Batı toplumlarında zenginlik, fakirlik ve statü gibi kodların tarihsel gelişimini popüler bir felsefe diliyle anlatan Alain de Batton şunu söyler; “Aristokrasilerde hizmetçiler genellikle kaderlerini büyük bir nezaketle kabul ediyorlar, kaderlerine karşın ‘yüksek düşüncelerini, sağlam gururlarını ve kendilerine olan saygılarını’ koruyorlardı. Oysa demokratik toplumlarda basın ve kamuoyu sürekli olarak hizmetçilere toplumun en başarılı bireyleri olarak parlayabileceklerini, onların da birer sanayici, hâkim, bilim insanı ya da başkan olabileceklerini ima ediyordu.”

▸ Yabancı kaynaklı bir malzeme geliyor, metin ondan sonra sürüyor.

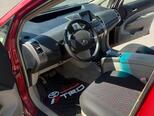 Toyota Prius-8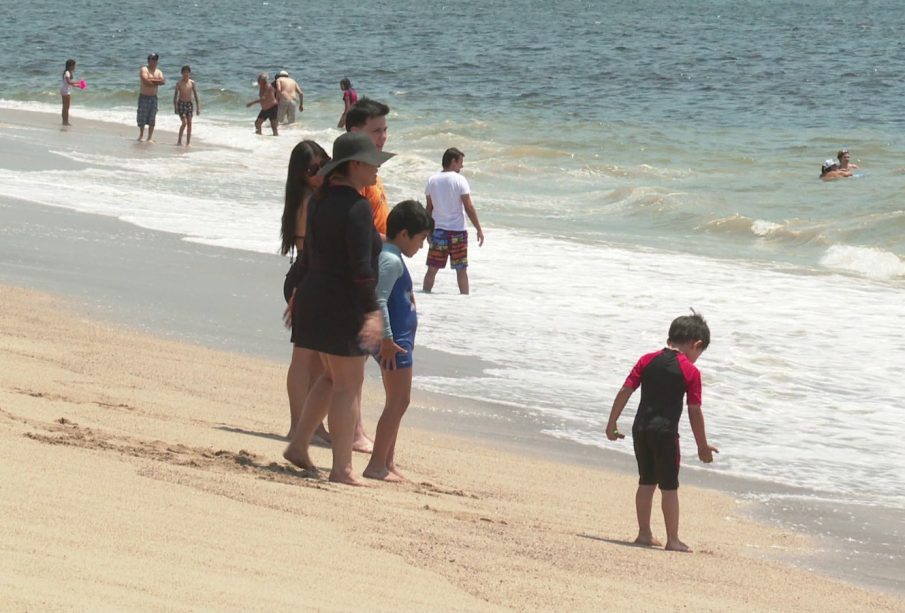 Familia en la orilla de la playa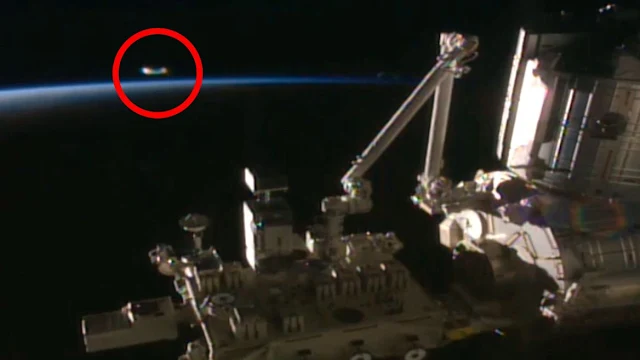 Another-amazing-Silver-UFO-appears-at-the-International-Space-Station-but-NASA-does-nothing.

Fakirlik, zenginlik gibi olgular tarih boyunca Hobbes’tan Adam Smith’e, Engels’ten, Marx’a filozofların en çok tartıştığı, siyasal sistemleri belirleyen temel unsur olmuştur. Bu tartışmalar batılı toplumların gündelik hayatına çok da adil bir toplumsal düzen getirememiştir. Batı birtakım normatif düzenlemelerle toplumsal hayatı düzenlemiş olsa da, kapitalist döngüyü çevirmek adına insanlığın değer bazlı tüm ilkeleri ters-yüz edilmiş, intihar, alkolizm ve psikolojik rahatsızlıklar batılı toplumları istila etmiştir.

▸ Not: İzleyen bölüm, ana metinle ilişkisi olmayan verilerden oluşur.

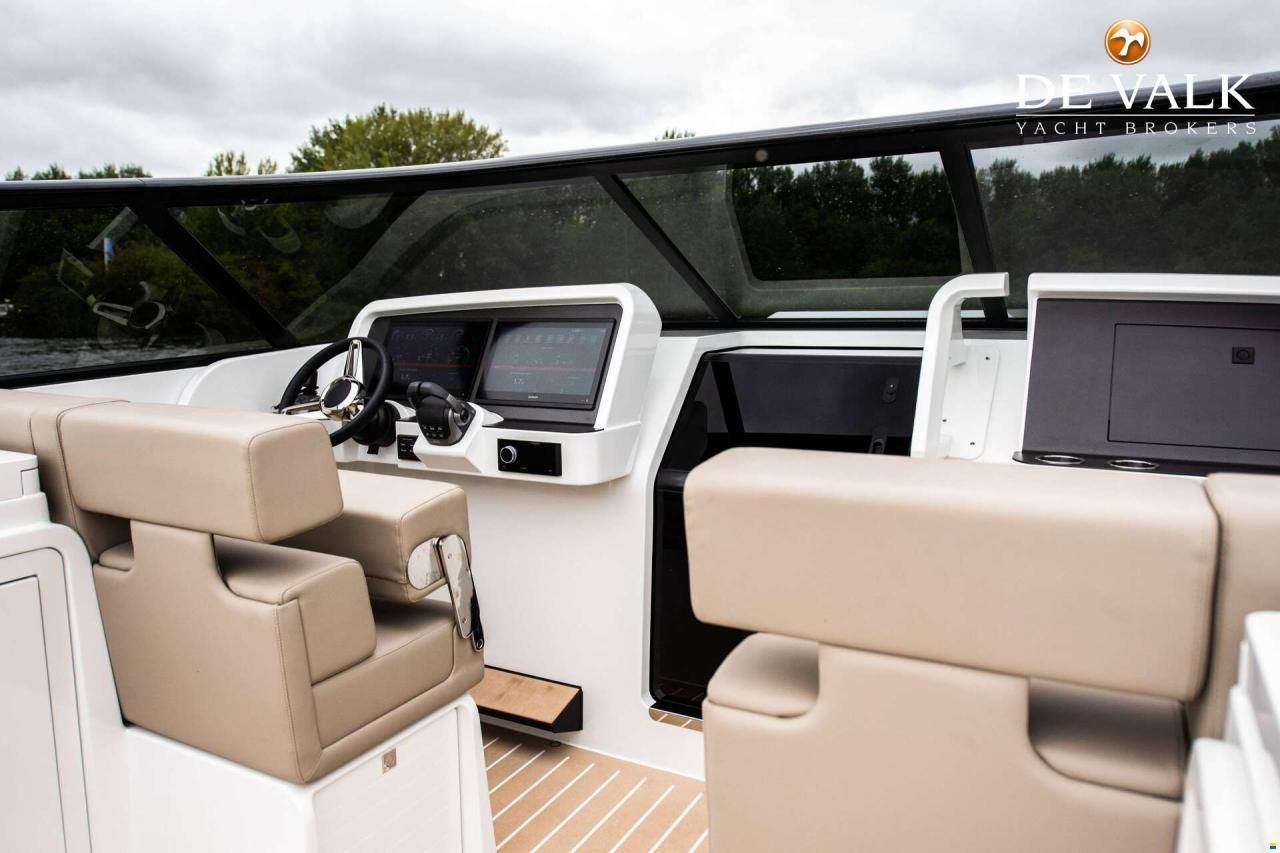 Reborn 40 R Cabin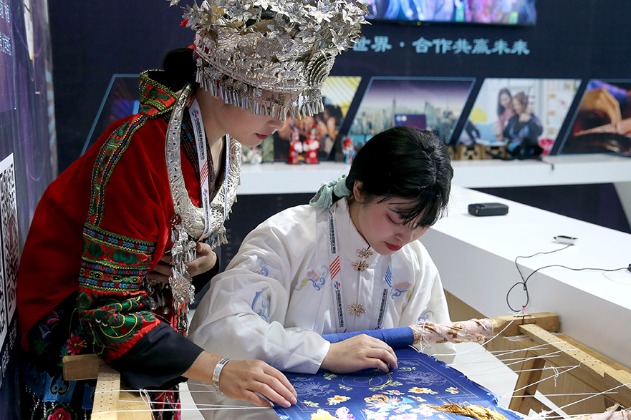 Services to maintain healthy growth pace, says minister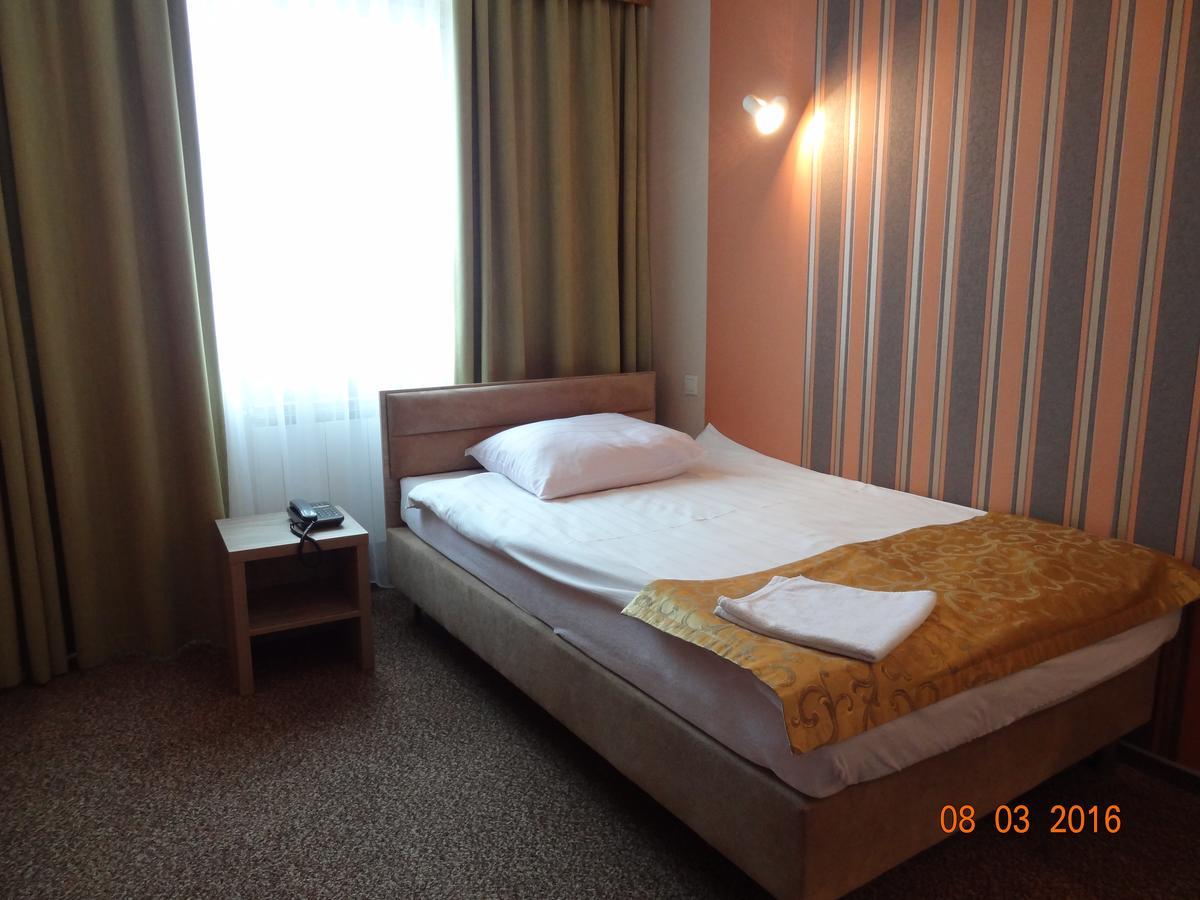 Hotel Restauracja Cukropol Gostyń Esterno foto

Ne yazık ki medeniyet dinamikleri, ontolojik duruşu batınınkinden çok farklı da olsa, pratikte Müslüman dünya da bugün bu istiladan kurtulamamıştır. Moderniteye teslim olmuş tüm zihinler gibi zenginlik, fakirlik ve para konusunda sağlam bir zihinsel pusuladan yoksundur.
Yaşadığımız son kazalar da bu pusulasızlığın ürünü değil mi? Son üç ayda Soma maden kazası, asansör cinayeti ve en son Ermenek hadisesinin ortak yanı çok kazanma hırsına kurban edilen ihmaller değil mi? Para, statü, fakirlik ve zenginlik karşısındaki sefil düşünce değil mi? Kurallar ve kanuni düzenlemeler gerekli ama bu kural ve kanunların gerekçesini ve ahlakını içselleştirecek bir bilinç devrimi her şeyden daha önemli. Bu nedenle bugün en temel problemimiz yapmamız gereken bu bilinç devrimi. Zira görünen o ki, bu olmadığı sürece kurallar da işlemiyor.